In theory, that provided ample reason to stay. But in 1998, 150 equity derivatives specialists decamped from Morgan Stanley to NatWest. They did not stay long at their new employer, because it was sold the same year to Bankers Trust, which was in turn acquired a year after that by Deutsche Bank. One of the equity derivatives specialists that made this circuitous journey to Deutsche Bank was Mark Harrison, originally global chief operating officer for equity derivatives and European head of securities lending at Morgan Stanley, and in 1998 was international head of prime brokerage and securities lending. He invited Roe to join him, in order to develop the cash prime brokerage platform of the German investment bank.

“I was a jack of all trades initially,” recalls Roe. “I ran sales and then, as prime brokerage became prime finance, I took additional responsibility for all the synthetic and Delta One sales. Then I ran European Prime Finance for Jim Rowen and global sales for prime finance.” When Jim Rowen quit as global head of prime finance in 2004 to join SAC Capital as CFO-he is now COO at Renaissance Technologies-Roe succeeded him. He stayed 12 months before Citi invited him in July 2005 to establish an international prime brokerage platform for the bank.
--------------------
-- EXERCISE PROMPT --
Repeat the passage about Roe's banking career word for word, starting at "In theory, that" and ending at "German investment bank.". The listing that comes next is drawn from a separate source.

-- INFORMATION PROVIDED --
--------------------
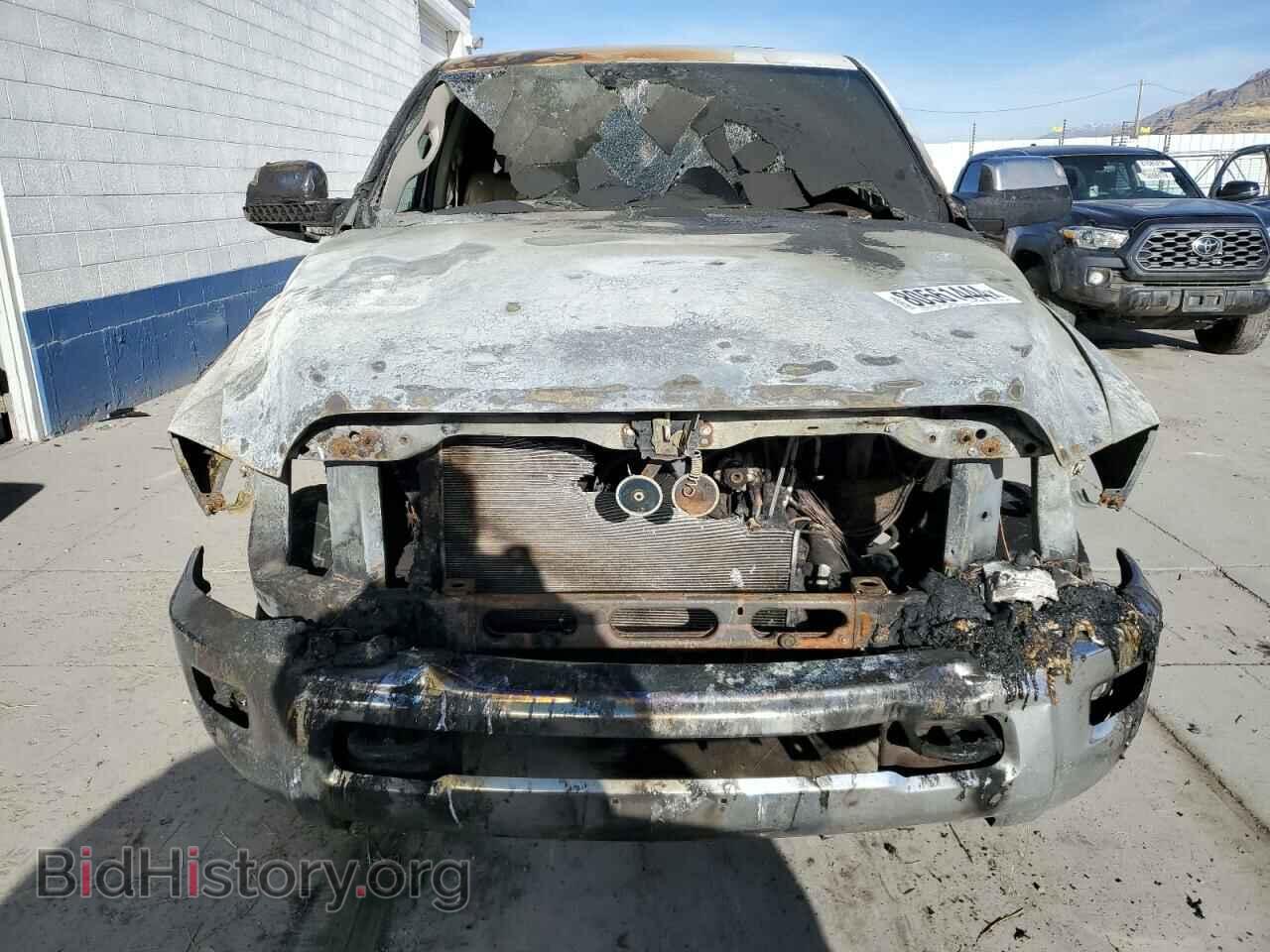 2010 DODGE All Models - VIN: 3D7TT2CT4AG170080 - Photo 5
--------------------
-- RESULT OF THE TASK --
In theory, that provided ample reason to stay. But in 1998, 150 equity derivatives specialists decamped from Morgan Stanley to NatWest. They did not stay long at their new employer, because it was sold the same year to Bankers Trust, which was in turn acquired a year after that by Deutsche Bank. One of the equity derivatives specialists that made this circuitous journey to Deutsche Bank was Mark Harrison, originally global chief operating officer for equity derivatives and European head of securities lending at Morgan Stanley, and in 1998 was international head of prime brokerage and securities lending. He invited Roe to join him, in order to develop the cash prime brokerage platform of the German investment bank.